While reversing the State of Emergency would be an important gesture toward "normal" politics and national reconciliation and unity, President Erdoğan, should he win the election, which seems highly likely given the paucity of opposition challengers of substance, knows that it is the economy that has stood him well in the past.
In the immortal words of Bill Clinton in the American presidential campaign of 1992, "it's the economy, stupid." That campaign slogan was actually coined by his aide James Carville who doggedly insisted that everyone should remain focused on the plight of working people. That mantra went on to become part of the American and global political lexicon.
Erdoğan is seen as a populist president whose main constituency of supporters are conservative hard-working people and professionals. Competence in economic management has become the mainstay of democratic politics in recent decades, especially in the wake of dramatically rising inequality between the haves and have-nots both within societies and between countries which the IMF has said is one the biggest threats to humanity, in addition to security, fighting terrorism and extremism, and embracing social media and the digital economy.

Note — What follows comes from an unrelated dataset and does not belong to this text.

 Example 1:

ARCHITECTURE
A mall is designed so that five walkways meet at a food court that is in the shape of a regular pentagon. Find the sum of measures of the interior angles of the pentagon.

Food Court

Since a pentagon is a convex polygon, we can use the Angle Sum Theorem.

Leveraging the current strong growth environment and the country's medium-term growth potential, as the IMF executive directors also suggest, is a logical incentive in its own right to increase government tax revenues, attract greater foreign direct investment, increase productivity, lower unemployment and inflation, enhance pension reform, introduce minimum wages and decrease the cost of living, and further increase female participation in the workforce including flexible work options and longer maternity and paternity leave – all issues which affect the daily lives of Turks.
Erdoğan knows too well that it is indeed "the economy stupid" that will play a major role in voter sentiments come the elections on June 24.